**TRY IT:** Copy each entry below exactly as it appears.

**THE RECORDS:**

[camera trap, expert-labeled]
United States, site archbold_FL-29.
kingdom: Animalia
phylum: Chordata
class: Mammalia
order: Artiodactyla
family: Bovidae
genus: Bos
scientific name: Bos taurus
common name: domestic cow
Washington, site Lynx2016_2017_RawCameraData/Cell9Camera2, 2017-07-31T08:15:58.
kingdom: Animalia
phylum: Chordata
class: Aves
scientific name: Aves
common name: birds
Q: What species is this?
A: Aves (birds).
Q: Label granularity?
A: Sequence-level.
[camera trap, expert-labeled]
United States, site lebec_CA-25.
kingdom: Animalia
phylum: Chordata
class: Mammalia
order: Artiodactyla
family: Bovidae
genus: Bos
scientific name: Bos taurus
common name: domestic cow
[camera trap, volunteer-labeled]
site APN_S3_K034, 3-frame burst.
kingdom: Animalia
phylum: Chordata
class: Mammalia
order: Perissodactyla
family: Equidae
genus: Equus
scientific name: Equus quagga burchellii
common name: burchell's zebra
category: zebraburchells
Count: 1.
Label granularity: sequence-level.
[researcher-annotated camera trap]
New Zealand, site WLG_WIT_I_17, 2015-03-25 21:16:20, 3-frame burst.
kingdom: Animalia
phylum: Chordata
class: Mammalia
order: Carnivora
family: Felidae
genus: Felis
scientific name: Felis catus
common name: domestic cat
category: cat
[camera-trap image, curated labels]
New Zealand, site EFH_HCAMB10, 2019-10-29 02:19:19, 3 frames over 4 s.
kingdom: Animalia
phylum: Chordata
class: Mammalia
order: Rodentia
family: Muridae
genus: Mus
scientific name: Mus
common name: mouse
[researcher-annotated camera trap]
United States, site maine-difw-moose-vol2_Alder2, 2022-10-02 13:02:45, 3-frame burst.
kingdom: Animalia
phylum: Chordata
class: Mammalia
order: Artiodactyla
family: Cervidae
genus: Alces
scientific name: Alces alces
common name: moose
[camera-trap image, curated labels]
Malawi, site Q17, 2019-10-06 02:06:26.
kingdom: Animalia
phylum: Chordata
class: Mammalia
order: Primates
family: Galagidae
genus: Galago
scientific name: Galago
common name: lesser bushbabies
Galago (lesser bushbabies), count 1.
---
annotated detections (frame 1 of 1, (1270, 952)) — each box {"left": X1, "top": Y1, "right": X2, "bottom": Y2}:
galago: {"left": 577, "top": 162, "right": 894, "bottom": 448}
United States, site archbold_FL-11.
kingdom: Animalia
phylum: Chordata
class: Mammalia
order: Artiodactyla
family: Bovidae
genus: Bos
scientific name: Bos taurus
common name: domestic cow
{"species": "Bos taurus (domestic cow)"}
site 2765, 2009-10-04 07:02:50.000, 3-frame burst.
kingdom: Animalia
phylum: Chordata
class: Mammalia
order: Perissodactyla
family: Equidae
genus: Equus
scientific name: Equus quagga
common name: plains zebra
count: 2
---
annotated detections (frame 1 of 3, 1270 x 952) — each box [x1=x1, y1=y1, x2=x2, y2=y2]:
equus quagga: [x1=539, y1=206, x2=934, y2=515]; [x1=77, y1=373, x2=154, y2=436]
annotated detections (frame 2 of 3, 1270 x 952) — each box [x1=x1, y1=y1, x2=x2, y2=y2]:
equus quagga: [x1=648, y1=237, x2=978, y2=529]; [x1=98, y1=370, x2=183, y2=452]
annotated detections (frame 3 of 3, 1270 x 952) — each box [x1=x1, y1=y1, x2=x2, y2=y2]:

**ANSWER BOX:**
[camera trap, expert-labeled]
United States, site archbold_FL-29.
kingdom: Animalia
phylum: Chordata
class: Mammalia
order: Artiodactyla
family: Bovidae
genus: Bos
scientific name: Bos taurus
common name: domestic cow
Washington, site Lynx2016_2017_RawCameraData/Cell9Camera2, 2017-07-31T08:15:58.
kingdom: Animalia
phylum: Chordata
class: Aves
scientific name: Aves
common name: birds
Q: What species is this?
A: Aves (birds).
Q: Label granularity?
A: Sequence-level.
[camera trap, expert-labeled]
United States, site lebec_CA-25.
kingdom: Animalia
phylum: Chordata
class: Mammalia
order: Artiodactyla
family: Bovidae
genus: Bos
scientific name: Bos taurus
common name: domestic cow
[camera trap, volunteer-labeled]
site APN_S3_K034, 3-frame burst.
kingdom: Animalia
phylum: Chordata
class: Mammalia
order: Perissodactyla
family: Equidae
genus: Equus
scientific name: Equus quagga burchellii
common name: burchell's zebra
category: zebraburchells
Count: 1.
Label granularity: sequence-level.
[researcher-annotated camera trap]
New Zealand, site WLG_WIT_I_17, 2015-03-25 21:16:20, 3-frame burst.
kingdom: Animalia
phylum: Chordata
class: Mammalia
order: Carnivora
family: Felidae
genus: Felis
scientific name: Felis catus
common name: domestic cat
category: cat
[camera-trap image, curated labels]
New Zealand, site EFH_HCAMB10, 2019-10-29 02:19:19, 3 frames over 4 s.
kingdom: Animalia
phylum: Chordata
class: Mammalia
order: Rodentia
family: Muridae
genus: Mus
scientific name: Mus
common name: mouse
[researcher-annotated camera trap]
United States, site maine-difw-moose-vol2_Alder2, 2022-10-02 13:02:45, 3-frame burst.
kingdom: Animalia
phylum: Chordata
class: Mammalia
order: Artiodactyla
family: Cervidae
genus: Alces
scientific name: Alces alces
common name: moose
[camera-trap image, curated labels]
Malawi, site Q17, 2019-10-06 02:06:26.
kingdom: Animalia
phylum: Chordata
class: Mammalia
order: Primates
family: Galagidae
genus: Galago
scientific name: Galago
common name: lesser bushbabies
Galago (lesser bushbabies), count 1.
---
annotated detections (frame 1 of 1, (1270, 952)) — each box {"left": X1, "top": Y1, "right": X2, "bottom": Y2}:
galago: {"left": 577, "top": 162, "right": 894, "bottom": 448}
United States, site archbold_FL-11.
kingdom: Animalia
phylum: Chordata
class: Mammalia
order: Artiodactyla
family: Bovidae
genus: Bos
scientific name: Bos taurus
common name: domestic cow
{"species": "Bos taurus (domestic cow)"}
site 2765, 2009-10-04 07:02:50.000, 3-frame burst.
kingdom: Animalia
phylum: Chordata
class: Mammalia
order: Perissodactyla
family: Equidae
genus: Equus
scientific name: Equus quagga
common name: plains zebra
count: 2
---
annotated detections (frame 1 of 3, 1270 x 952) — each box [x1=x1, y1=y1, x2=x2, y2=y2]:
equus quagga: [x1=539, y1=206, x2=934, y2=515]; [x1=77, y1=373, x2=154, y2=436]
annotated detections (frame 2 of 3, 1270 x 952) — each box [x1=x1, y1=y1, x2=x2, y2=y2]:
equus quagga: [x1=648, y1=237, x2=978, y2=529]; [x1=98, y1=370, x2=183, y2=452]
annotated detections (frame 3 of 3, 1270 x 952) — each box [x1=x1, y1=y1, x2=x2, y2=y2]:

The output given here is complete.